What are Computational Statistics?

The Computational Statistics field is the point of contact between information technology and statistics. Behind the term is an essential area of Data Sciencewhich currently enjoys a great deal of attention in a wide variety of application fields and will certainly continue to do so in the future, be it for Google PageRank, spam filters in e-mail inboxes or in the context of Big data analyses.

In addition to data science, computational statistics is also subordinate to simulation science; this generally involves recreating experiments in order to minimise the amount of work involved in research or to make experiments possible in the first place.

Computational statistics is often equated with statistical computing. In fact, the former is mainly about implementing algorithms in applications; in statistical computing it is the other way around and concepts from computer science are applied to statistics.

Important methods:

  • The Markov chain is a stochastic process that is used in a wide variety of fields: Economists use it to optimise traffic systems, in financial mathematics it is used to model share prices and online marketers use it to create texts; even the popular board game Monopoly can be understood as a Markov chain. In simplified terms, this mathematical method looks at the development of random systems over time. In other words, a sequence of dice rolls whose respective dice result is, of course, independent of the previous dice roll. Using Monopoly as an example, this process could now be used to determine how likely certain game scenarios are.
  • The Monte Carlo simulation makes it possible to carry out statistical studies that would be impossible or very costly in other ways. If, for example, the average height of a person is to be determined, one could measure all the citizens of the earth and divide the sum by the world population - this is an impossible undertaking. In the Monte Carlo simulation, a smaller number of people are randomly selected, which keeps the workload low. The more measurements are made, the closer one gets to the real result - the reason for this is the law of large numbers. Monte Carlo simulation is also used in many areas: climate models predict the weather, for example, companies use it to weigh up risks and production processes in manufacturing plants are optimised with the help of this method.
  • The Maximum likelihood method is a universally applicable estimation method - in bioinformatics it is considered a standard procedure. Like Monte Carlo simulation, the maximum likelihood method is used to keep the effort as low as possible. This means: If you want to try out different parameters for a statistic, but there are no measurements for them, the maximum likelihood method is used to determine the parameter that most likely leads to the desired result.

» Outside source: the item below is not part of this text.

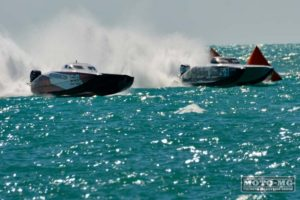 2019-Key-West-Offshore-Races-by-MOTO-Marketing-Group-190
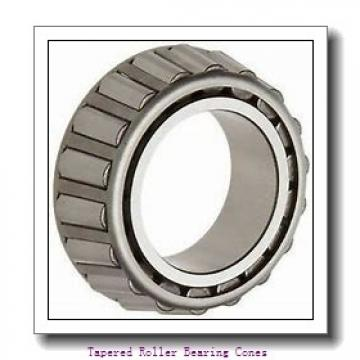 Timken 93750-20024 Tapered Roller Bearing Cones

What role do computational statistics play in the development of new technologies?

Computer-aided statistics is made up of various components. Based on the mathematical principles of probability, distribution, estimation and inference, methods (such as the Markov chain) are used to process data. Those who work in this field have mastered the procedures of statistics and their digital implementation.

In the future, work with computational statistics will play a role more than ever. Especially Areas of the Digitisation are mostly supplemented by computer-assisted statistics. In the field of autonomous driving For example, there is an urgent need for statistics; as safety is the primary concern in public road transport, computerised statistics are essential. The Nanotechnology and the medical sector in general will continue to rely on methods such as the maximum likelihood method to conduct research on DNA threads.

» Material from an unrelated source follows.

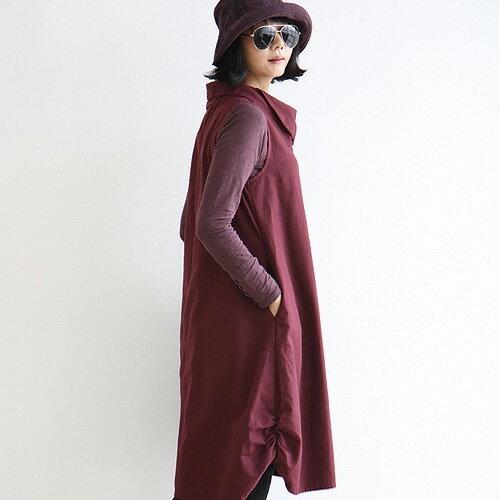 連身裙 素雅麻料寬鬆A字堆堆領背心連身裙 艾爾莎【TGK4042】 1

The Fields of technologisation require analysis by computer-aided statistics, be it the virtual reality, blockchain or the artificial intelligence.

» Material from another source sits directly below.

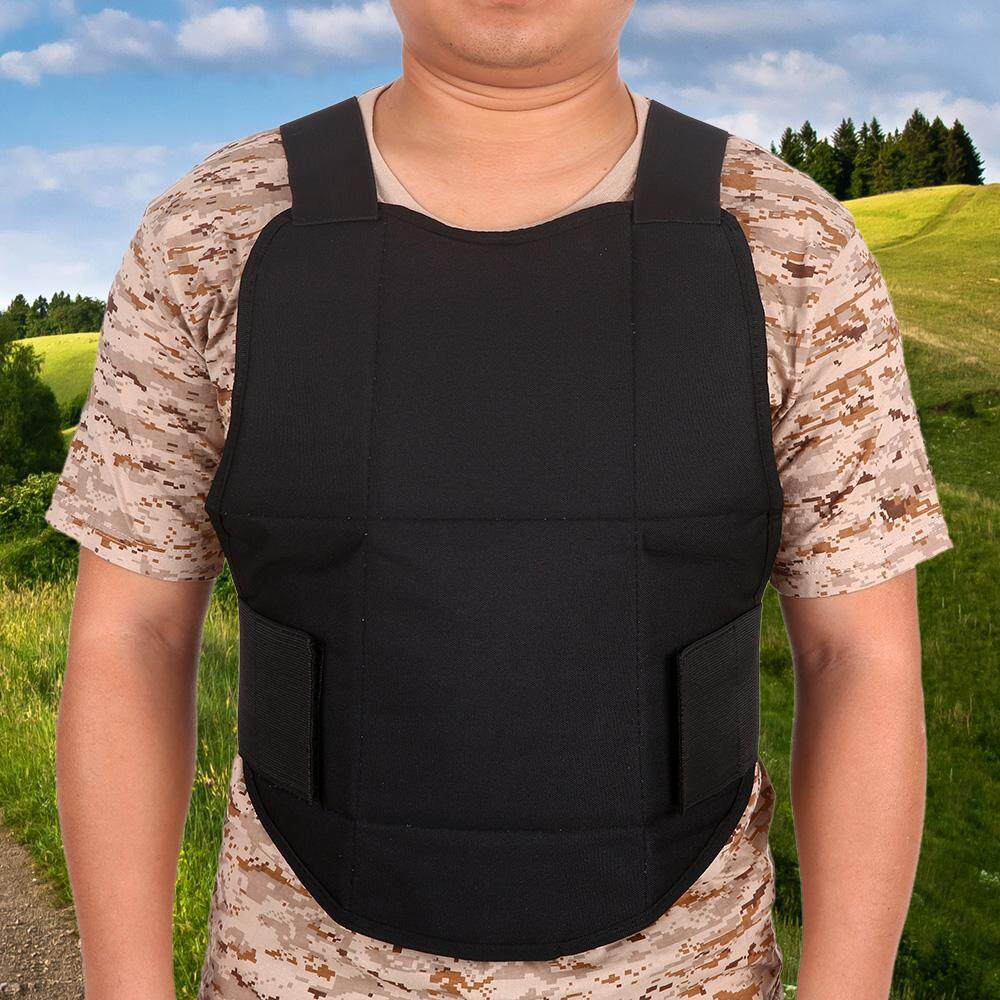 Bodyguard Protective Vest Outdoor Waistcoat Training Protective Vest Hunting Clothes Cs Game Filed Security Guard Waistcoat - Intl By Outdoorfree.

An example of computerised statistics in the development of new technologies is an online platform for rental flats. Since the company was founded, there was the problem of the countless variables that make it difficult for landlords to set prices. Therefore, from the beginning, they relied on Data Science to calculate price suggestions for their clients. These suggestions reduce the workload for the landlord and thus make it less difficult to place an ad for the vacant flat. In turn, the resulting increase in turnover is processed statistically. Computer-aided statistics is closely interwoven with the development of new technologies; this can be seen in this example.